TASK BRIEF
Copy the stretch of items from the line containing "Is point 3,7" through the end of the items, keeping every word unchanged.
— start of PROVIDED INFORMATION —
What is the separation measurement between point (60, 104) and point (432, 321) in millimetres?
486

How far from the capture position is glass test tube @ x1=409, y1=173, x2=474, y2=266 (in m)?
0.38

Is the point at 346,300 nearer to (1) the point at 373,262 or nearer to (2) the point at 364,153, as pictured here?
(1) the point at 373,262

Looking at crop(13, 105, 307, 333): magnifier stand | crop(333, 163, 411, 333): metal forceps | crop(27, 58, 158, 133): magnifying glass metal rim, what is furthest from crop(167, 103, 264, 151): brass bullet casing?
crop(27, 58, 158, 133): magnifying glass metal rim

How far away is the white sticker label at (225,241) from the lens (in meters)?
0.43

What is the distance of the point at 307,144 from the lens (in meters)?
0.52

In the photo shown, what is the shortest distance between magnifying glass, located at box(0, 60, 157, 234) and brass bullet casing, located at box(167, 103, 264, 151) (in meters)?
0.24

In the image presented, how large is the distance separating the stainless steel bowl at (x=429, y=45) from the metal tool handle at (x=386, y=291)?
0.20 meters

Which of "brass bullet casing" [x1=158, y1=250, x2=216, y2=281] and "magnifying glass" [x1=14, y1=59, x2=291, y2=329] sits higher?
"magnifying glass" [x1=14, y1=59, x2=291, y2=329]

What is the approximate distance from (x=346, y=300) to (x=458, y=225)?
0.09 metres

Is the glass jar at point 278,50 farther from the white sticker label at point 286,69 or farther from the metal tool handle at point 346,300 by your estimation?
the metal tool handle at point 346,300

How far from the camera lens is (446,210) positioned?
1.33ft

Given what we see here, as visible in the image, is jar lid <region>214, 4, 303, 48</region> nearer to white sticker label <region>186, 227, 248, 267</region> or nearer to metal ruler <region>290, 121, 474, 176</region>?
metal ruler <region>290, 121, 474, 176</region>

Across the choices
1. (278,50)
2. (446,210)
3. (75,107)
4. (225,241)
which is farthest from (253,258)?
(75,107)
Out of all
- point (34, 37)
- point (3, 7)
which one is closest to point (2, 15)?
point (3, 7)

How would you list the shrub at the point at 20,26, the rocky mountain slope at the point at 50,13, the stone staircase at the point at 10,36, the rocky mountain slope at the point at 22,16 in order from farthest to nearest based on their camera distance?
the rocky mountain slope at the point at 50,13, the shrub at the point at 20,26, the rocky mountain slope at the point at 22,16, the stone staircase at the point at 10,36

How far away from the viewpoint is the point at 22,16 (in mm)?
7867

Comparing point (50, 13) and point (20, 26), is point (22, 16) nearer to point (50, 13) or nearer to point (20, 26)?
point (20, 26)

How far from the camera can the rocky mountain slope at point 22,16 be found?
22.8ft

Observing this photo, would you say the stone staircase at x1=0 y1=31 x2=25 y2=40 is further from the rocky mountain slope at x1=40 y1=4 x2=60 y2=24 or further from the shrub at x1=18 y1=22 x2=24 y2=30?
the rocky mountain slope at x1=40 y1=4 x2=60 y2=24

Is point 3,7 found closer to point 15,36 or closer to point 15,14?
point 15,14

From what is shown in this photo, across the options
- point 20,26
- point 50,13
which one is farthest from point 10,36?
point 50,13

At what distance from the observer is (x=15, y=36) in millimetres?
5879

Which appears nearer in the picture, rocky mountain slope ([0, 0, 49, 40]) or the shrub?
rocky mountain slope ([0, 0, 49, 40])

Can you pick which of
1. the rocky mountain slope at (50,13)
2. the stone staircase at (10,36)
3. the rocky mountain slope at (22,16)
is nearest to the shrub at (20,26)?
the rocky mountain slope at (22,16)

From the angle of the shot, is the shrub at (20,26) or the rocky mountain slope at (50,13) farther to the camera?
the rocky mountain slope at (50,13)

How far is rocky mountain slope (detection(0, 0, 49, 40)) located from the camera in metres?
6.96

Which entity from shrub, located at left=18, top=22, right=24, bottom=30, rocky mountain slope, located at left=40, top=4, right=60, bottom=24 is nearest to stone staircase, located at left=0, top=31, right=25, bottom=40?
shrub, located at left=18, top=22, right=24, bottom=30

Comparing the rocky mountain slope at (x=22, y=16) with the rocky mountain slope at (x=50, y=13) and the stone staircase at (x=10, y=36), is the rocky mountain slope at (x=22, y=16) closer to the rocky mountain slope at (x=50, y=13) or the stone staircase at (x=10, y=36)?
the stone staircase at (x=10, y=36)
— end of PROVIDED INFORMATION —
RESPONSE FOR THIS EXERCISE
Is point 3,7 found closer to point 15,36 or closer to point 15,14?
point 15,14

From what is shown in this photo, across the options
- point 20,26
- point 50,13
which one is farthest from point 10,36?
point 50,13

At what distance from the observer is (x=15, y=36) in millimetres?
5879

Which appears nearer in the picture, rocky mountain slope ([0, 0, 49, 40]) or the shrub?
rocky mountain slope ([0, 0, 49, 40])

Can you pick which of
1. the rocky mountain slope at (50,13)
2. the stone staircase at (10,36)
3. the rocky mountain slope at (22,16)
is nearest to the shrub at (20,26)?
the rocky mountain slope at (22,16)

From the angle of the shot, is the shrub at (20,26) or the rocky mountain slope at (50,13) farther to the camera?
the rocky mountain slope at (50,13)

How far is rocky mountain slope (detection(0, 0, 49, 40)) located from the camera in metres?
6.96

Which entity from shrub, located at left=18, top=22, right=24, bottom=30, rocky mountain slope, located at left=40, top=4, right=60, bottom=24 is nearest to stone staircase, located at left=0, top=31, right=25, bottom=40?
shrub, located at left=18, top=22, right=24, bottom=30

Comparing the rocky mountain slope at (x=22, y=16) with the rocky mountain slope at (x=50, y=13) and the stone staircase at (x=10, y=36), is the rocky mountain slope at (x=22, y=16) closer to the rocky mountain slope at (x=50, y=13) or the stone staircase at (x=10, y=36)?
the stone staircase at (x=10, y=36)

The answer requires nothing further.